## REQUISITOS DO EXERCÍCIO
• A. Reescreva o trecho do artigo sobre a floresta que começa nas palavras "Os governos sucessivos" e termina em "de 40 anos.", substituindo "eucaliptos" por "pinheiros".
• B. Retome o artigo sobre a floresta a partir do ponto onde termina e dê-lhe continuação.

____ ARTIGO

Os governos sucessivos dos últimos 30 anos foram
hesitando entre proibições e permissões. Agora é proibido plantar, mas quatro
anos depois já era permitido. Os interesses foram-se implantando e as leis alteraram-se
ao sabor de quem tem de facto o poder. Os proprietários foram percebendo a manha
do legislador e aproveitaram para plantar cada vez mais eucaliptos. De uma foram
completamente desordenada!
E no meio de tudo isto as instituições não funcionam.
As brigadas ambientais da GNR passam pelos sítios mas não vêm nada, ou não
querem ver; o instituto da conservação da natureza e das florestas também passa
ao lado. Tem muito que fazer nos seus gabinetes instalados nos centros urbanos,
longe da realidade. Ninguém vigia a floresta! Não há guardas florestais há mais
de 40 anos.

________
____ REGISTOS FORNECIDOS

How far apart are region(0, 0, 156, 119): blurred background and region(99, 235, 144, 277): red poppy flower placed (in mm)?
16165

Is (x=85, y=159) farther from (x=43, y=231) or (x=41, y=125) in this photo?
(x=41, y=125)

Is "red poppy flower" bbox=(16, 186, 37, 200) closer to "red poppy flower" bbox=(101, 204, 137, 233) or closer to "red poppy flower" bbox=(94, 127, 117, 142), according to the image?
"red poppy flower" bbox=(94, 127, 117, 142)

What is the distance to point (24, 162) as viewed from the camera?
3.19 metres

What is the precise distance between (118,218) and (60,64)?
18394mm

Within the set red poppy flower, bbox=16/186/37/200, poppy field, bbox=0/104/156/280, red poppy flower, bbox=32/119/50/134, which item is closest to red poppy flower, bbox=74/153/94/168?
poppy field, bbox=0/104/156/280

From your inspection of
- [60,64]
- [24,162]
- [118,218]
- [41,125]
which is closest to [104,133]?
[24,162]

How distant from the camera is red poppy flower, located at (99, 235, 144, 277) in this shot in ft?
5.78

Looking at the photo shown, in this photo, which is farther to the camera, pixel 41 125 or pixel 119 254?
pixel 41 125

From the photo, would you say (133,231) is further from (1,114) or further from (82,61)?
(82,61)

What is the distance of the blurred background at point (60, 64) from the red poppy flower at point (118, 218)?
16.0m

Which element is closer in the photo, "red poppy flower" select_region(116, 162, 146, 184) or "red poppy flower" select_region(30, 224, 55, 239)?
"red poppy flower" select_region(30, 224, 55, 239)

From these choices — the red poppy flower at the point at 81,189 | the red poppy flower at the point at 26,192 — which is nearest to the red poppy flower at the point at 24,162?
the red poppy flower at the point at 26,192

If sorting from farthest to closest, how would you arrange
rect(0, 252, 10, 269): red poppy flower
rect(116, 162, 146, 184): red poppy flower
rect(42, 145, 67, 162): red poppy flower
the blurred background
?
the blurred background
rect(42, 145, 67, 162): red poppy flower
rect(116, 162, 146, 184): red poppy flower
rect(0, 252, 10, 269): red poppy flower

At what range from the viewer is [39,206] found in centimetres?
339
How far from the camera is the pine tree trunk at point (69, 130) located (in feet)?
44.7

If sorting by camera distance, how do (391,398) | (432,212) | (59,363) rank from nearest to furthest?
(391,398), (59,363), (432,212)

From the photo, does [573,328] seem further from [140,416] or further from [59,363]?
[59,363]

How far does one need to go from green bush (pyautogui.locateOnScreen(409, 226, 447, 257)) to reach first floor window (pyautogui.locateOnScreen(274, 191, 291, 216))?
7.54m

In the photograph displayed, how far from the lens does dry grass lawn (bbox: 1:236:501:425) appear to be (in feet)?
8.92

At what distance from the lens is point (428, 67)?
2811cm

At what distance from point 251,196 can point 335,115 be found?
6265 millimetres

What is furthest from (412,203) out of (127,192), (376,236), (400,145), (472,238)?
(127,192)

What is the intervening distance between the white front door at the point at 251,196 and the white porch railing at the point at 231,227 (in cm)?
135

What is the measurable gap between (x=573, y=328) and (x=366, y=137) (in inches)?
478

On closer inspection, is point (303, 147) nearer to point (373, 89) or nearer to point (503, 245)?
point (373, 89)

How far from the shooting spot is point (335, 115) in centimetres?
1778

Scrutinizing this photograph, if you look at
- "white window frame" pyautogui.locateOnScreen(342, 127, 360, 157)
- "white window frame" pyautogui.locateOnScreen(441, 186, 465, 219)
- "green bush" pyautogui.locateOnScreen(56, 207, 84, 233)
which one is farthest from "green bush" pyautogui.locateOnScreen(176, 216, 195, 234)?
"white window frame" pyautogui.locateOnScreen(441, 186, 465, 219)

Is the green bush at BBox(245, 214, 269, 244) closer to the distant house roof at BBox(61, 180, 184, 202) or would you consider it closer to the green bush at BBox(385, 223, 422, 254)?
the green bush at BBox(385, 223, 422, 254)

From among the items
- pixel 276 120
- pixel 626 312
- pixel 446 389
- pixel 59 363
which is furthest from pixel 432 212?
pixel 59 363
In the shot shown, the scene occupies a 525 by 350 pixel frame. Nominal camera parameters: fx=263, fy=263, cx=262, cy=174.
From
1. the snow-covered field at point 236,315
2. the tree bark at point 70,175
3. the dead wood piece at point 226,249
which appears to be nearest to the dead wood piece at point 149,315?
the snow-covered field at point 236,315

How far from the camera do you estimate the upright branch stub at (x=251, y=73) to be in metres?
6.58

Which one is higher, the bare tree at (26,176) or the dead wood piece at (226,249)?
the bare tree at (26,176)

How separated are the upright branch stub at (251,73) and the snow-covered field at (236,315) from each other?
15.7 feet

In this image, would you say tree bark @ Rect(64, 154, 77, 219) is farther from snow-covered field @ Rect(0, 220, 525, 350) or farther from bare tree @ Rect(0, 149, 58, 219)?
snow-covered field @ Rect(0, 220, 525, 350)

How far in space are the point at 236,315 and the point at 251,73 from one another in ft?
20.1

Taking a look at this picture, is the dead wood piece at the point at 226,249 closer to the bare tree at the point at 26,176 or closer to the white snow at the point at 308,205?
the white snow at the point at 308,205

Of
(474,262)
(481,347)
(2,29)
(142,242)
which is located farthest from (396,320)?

________

## RESULTADOS POR TAREFA
• A.
Os governos sucessivos dos últimos 30 anos foram
hesitando entre proibições e permissões. Agora é proibido plantar, mas quatro
anos depois já era permitido. Os interesses foram-se implantando e as leis alteraram-se
ao sabor de quem tem de facto o poder. Os proprietários foram percebendo a manha
do legislador e aproveitaram para plantar cada vez mais pinheiros. De uma foram
completamente desordenada!
E no meio de tudo isto as instituições não funcionam.
As brigadas ambientais da GNR passam pelos sítios mas não vêm nada, ou não
querem ver; o instituto da conservação da natureza e das florestas também passa
ao lado. Tem muito que fazer nos seus gabinetes instalados nos centros urbanos,
longe da realidade. Ninguém vigia a floresta! Não há guardas florestais há mais
de 40 anos.

• B.
E nós, o que fazemos quando vemos o nosso vizinho,
sorrateiramente, a plantar eucaliptos no meio dos pinheiros ou ao lado do nosso
quintal? Sabemos que ele está errado, mas encolhemos os ombros. A nossa região,
depois dos incêndios dos últimos anos, tem vindo a ser replantada de eucaliptos
de uma forma completamente anárquica. Daqui a 10 anos o concelho de Mangualde
vai estar como a região de Pedrogão Grande ou a região de Aveiro. A monocultura
do eucalipto está a instalar-se silenciosamente! Sem regras, sem planificação! E
vamos ficar todos em perigo. Mas somos todos culpados. Porque não denunciamos;
porque plantamos ou deixamos plantar; porque não exigimos da parte de quem
manda uma política diferente. É preciso morrermos queimados vítimas do próprio
veneno!
Devemos pensar
nisto com mais acuidade e, porque não, olhar para as bolotas com um outro
olhar!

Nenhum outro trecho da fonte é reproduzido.